Picture-based spatial questions

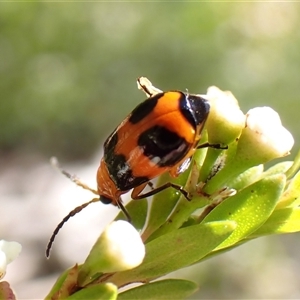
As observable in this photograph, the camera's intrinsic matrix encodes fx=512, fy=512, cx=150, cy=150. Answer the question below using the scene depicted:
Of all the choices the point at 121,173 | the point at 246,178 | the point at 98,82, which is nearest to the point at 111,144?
the point at 121,173

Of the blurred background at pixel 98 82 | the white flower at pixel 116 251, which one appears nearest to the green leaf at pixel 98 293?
the white flower at pixel 116 251

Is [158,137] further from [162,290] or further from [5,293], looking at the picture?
[5,293]

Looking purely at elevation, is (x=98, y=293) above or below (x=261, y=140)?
below

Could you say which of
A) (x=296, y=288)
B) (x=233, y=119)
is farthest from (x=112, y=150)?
(x=296, y=288)

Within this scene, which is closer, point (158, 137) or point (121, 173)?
point (158, 137)

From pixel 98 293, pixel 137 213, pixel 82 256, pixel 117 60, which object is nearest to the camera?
pixel 98 293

▶ Work to do
Lay out the part of the entries that opens with the line containing "From pixel 98" and runs through the end of the entries as a JSON list of strings, one string per line, omitting blank lines.

▶ Solution to the problem
[
  "From pixel 98 293, pixel 137 213, pixel 82 256, pixel 117 60, which object is nearest to the camera?",
  "pixel 98 293"
]